El mejor homenaje que podemos hacer a las víctimas es que este desgraciado suceso no sea uno más de la secuencia de explosiones de plantas de gas e industriales que ha habido en los últimos años, detrás de las cuales subyacen incumplimientos con la ley sin consecuencias, permisos irregulares obtenidos en base a clientelismo o comprados con corrupción para instalar estaciones de expendio y envasadoras donde no se puede, o para construir viviendas en perímetros industriales desafiando los riesgos, falta de acción de las autoridades para regular situaciones existentes y garantizar operaciones en cumplimiento de las normas o decidir su cierre, voracidad de quienes con tal de hacer negocio se hacen ciegos ante los riesgos e ignorancia de otros, que ante el descontrol reinante los asumen.

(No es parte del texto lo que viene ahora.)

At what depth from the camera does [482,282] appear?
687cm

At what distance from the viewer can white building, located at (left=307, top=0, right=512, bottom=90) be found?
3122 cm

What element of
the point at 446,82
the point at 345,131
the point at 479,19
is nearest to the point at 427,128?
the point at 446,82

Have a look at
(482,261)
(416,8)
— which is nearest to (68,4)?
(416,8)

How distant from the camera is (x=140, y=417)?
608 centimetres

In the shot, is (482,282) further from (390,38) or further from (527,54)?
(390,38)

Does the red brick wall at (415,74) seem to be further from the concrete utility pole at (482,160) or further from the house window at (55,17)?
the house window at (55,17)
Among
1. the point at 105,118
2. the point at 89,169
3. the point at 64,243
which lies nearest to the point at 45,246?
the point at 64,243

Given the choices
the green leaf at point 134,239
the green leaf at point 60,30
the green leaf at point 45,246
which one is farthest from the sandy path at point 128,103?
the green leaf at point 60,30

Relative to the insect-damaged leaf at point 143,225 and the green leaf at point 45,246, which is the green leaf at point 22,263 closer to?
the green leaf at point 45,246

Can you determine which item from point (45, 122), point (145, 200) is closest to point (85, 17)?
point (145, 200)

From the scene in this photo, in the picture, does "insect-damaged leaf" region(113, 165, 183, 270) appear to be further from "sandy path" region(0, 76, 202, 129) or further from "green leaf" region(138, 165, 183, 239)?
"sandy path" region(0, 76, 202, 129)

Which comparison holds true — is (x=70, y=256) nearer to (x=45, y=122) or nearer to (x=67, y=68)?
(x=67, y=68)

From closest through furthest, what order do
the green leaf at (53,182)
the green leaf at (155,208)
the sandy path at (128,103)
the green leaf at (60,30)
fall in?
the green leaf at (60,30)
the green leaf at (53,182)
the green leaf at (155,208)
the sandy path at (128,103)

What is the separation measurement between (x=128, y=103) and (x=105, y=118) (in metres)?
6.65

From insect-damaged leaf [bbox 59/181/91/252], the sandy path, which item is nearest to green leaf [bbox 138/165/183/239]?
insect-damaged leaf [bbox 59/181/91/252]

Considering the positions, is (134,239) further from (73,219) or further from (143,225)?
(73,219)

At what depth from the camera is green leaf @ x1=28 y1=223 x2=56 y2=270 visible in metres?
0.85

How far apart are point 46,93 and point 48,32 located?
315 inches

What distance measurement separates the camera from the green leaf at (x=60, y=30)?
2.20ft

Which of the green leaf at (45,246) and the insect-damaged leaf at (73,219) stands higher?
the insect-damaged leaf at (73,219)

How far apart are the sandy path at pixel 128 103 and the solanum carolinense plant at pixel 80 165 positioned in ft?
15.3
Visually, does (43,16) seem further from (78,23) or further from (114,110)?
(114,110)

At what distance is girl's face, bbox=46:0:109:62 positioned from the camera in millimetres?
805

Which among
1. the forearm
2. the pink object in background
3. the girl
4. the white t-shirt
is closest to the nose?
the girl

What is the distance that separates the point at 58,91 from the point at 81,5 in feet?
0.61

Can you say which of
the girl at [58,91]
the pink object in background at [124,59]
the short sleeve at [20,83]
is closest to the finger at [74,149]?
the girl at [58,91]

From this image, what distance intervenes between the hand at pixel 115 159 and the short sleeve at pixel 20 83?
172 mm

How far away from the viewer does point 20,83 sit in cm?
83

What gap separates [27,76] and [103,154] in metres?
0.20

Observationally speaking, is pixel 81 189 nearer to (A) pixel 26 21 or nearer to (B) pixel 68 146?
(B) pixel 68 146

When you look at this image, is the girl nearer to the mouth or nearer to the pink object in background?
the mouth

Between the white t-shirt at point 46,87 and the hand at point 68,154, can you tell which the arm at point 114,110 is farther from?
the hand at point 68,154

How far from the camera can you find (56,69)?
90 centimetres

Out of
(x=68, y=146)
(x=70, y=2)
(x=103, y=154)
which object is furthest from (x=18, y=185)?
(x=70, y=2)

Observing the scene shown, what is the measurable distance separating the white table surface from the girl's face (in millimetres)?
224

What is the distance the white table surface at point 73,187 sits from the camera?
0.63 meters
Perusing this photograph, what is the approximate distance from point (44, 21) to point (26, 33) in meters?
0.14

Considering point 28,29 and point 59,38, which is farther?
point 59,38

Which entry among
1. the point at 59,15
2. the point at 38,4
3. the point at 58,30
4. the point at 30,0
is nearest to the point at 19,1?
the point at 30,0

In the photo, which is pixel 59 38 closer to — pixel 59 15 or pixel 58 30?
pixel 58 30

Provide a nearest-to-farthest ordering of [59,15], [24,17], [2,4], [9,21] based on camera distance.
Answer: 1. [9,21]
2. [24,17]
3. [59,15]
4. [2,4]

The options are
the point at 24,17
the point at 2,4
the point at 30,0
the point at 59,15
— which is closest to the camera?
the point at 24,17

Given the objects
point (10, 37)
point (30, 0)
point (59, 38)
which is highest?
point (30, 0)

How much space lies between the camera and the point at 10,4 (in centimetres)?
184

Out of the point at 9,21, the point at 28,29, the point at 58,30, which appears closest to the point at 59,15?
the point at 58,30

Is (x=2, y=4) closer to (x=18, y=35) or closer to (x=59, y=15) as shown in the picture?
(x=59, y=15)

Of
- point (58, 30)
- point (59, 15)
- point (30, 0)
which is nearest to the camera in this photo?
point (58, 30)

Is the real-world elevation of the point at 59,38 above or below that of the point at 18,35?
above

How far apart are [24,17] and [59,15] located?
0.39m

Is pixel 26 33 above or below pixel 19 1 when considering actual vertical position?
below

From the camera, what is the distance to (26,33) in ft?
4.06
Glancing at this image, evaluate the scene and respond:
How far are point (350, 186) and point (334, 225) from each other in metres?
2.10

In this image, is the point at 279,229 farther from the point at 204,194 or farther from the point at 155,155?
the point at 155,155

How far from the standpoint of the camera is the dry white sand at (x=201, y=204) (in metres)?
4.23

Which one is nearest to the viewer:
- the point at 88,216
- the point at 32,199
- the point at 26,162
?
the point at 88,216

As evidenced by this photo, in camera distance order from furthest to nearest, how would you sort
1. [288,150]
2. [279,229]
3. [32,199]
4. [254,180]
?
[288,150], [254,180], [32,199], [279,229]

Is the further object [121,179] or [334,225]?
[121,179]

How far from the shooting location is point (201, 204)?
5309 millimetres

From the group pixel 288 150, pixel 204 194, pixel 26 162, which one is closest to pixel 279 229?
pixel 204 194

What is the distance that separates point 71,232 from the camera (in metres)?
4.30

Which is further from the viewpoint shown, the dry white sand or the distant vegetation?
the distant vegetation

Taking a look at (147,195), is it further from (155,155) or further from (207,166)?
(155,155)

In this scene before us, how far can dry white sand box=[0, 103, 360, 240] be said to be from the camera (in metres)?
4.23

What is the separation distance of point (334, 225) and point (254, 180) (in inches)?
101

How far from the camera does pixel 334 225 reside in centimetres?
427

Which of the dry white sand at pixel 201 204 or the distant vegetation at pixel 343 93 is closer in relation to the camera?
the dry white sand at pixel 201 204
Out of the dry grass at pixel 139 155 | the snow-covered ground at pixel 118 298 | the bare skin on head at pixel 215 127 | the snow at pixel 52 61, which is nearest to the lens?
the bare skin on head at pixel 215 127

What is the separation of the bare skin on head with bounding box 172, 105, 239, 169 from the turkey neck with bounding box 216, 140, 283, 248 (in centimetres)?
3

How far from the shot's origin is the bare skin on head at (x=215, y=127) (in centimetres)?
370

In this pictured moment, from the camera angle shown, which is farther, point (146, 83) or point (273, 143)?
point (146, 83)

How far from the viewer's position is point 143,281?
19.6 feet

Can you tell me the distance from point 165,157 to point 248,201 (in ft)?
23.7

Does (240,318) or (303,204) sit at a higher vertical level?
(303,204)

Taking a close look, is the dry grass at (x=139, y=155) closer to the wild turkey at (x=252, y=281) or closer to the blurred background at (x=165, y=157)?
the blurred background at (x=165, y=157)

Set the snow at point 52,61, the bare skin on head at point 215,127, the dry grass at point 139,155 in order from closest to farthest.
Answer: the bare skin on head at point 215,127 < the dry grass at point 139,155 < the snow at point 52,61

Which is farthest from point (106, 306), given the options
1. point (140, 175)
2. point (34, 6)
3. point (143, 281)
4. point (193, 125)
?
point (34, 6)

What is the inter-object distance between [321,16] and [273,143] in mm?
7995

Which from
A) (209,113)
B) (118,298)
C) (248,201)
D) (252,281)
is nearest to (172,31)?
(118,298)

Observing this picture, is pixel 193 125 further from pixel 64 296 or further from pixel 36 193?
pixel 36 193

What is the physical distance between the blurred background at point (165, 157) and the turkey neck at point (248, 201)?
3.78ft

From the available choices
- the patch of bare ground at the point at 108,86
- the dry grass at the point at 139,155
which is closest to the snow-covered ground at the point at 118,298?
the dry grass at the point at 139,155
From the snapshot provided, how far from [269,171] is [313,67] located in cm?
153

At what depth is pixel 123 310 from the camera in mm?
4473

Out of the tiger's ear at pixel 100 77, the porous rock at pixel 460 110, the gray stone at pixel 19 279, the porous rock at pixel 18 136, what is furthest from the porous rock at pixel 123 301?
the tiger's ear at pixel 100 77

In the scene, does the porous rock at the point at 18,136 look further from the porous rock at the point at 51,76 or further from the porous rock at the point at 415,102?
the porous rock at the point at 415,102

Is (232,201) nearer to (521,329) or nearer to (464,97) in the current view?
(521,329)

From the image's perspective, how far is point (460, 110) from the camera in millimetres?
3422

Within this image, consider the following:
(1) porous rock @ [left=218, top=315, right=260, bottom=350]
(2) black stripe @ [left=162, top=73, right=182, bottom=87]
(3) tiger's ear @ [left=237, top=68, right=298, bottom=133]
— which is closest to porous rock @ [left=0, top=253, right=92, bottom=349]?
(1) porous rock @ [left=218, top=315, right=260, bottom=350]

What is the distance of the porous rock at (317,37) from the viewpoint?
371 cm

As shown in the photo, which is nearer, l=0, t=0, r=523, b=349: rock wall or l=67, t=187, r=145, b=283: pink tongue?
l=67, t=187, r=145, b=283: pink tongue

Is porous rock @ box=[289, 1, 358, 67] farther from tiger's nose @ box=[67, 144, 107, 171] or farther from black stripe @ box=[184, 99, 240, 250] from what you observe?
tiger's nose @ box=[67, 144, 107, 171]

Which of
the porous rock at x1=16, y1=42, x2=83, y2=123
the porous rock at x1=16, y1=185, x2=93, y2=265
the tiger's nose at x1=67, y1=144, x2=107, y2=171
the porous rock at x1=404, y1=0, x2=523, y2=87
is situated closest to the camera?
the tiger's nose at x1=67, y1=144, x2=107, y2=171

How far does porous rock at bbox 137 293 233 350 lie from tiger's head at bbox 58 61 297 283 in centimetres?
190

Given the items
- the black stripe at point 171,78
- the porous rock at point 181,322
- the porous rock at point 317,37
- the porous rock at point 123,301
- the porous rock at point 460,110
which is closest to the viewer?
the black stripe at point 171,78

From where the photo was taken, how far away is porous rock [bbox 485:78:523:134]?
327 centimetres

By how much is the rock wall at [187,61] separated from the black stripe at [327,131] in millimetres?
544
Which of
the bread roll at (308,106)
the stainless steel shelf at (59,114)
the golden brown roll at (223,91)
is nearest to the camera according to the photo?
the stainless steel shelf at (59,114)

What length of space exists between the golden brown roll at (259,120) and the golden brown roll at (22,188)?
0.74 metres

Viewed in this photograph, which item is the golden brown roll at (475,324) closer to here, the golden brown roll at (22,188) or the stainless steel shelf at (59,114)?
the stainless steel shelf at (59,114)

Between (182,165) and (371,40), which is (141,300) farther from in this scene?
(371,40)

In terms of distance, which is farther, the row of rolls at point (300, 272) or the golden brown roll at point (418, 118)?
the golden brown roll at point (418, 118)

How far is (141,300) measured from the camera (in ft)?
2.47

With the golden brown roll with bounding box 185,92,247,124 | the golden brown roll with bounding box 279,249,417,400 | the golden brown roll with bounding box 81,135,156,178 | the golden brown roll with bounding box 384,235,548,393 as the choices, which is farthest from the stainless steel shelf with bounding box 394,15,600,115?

Vivimos al filo de la navaja sobreviviendo por la providencia a miles de situaciones que a diario podrían provocar terribles accidentes, y la falta de conciencia ciudadana es directamente proporcional a las carencias de protocolos de salvaguarda, de entrenamientos para desastres y de debido equipamiento, instrucción y capacidad efectiva de los organismos de emergencia, que funcionan como héroes por la vocación de servicio de unos y las donaciones de otros cuando el deber los llama, pero sin un presupuesto y estructura a la medida del desorganizado crecimiento urbano que los desarrolladores inmobiliarios han promovido, y mucho menos del sueño de “Nueva York chiquito” y de desarrollo que políticos nos han vendido.
No podemos seguir teniendo ciudades que crecen a medida del apetito de constructores y sin la debida correspondencia con realidades existentes, los que con la complicidad de quienes están supuestos a planificar el crecimiento urbano en muchas ocasiones inician el levantamiento de sus edificaciones sin tener los permisos requeridos apostando a que en algún momento los obtendrán aunque violenten las normas, y que muchas veces solo la actuación de juntas de vecinos decididas a erigirse en paladines del cumplimiento de la ley, con suerte logran detener.
Debemos hacer un alto para asimilar la magnitud del peligro que representa este caos urbano, hacer un censo de situaciones de riesgo acompañado de un plan de remediación al que se le dé un efectivo seguimiento, lo que en nuestro país es un reto, y una revisión de nuestras normas de planificación territorial como las que aumentan las densidades habitacionales, que potenciarán el desorden que ya tenemos, pues no estamos preparados para garantizar servicios, estacionamientos y circulación para torres de más de 40 niveles en las que vivan cientos de personas, y sería irresponsable permitir que se erijan cuando sabemos que hasta hace poco no había en el país un solo camión de bomberos preparado para escalar a pisos altos, habiendo sido un logro dotarlos de uno de 110 pies de altura con alcance hasta un piso 12, y que seguimos sin tener equipos, personal y entrenamiento capaces de afrontar una desgracia de esa dimensión, ni funcionarios gubernamentales ni municipales con el presupuesto, y el número suficiente para supervisar el debido cumplimiento de las normas, no solo en el momento de emisión de los permisos, sino luego de estos ser obtenidos. Más allá de la suspensión de actividades oficiales en correcta señal de duelo, de medidas excepcionales de la banca estatal que sirvan de paliativo a los afectados, de oraciones por las almas de las víctimas y de donaciones para quienes las requieran, es necesario detener este crecimiento bipolar, antes de que tengamos que recordarnos de sus peligros cuando otra desgracia nos sorprenda.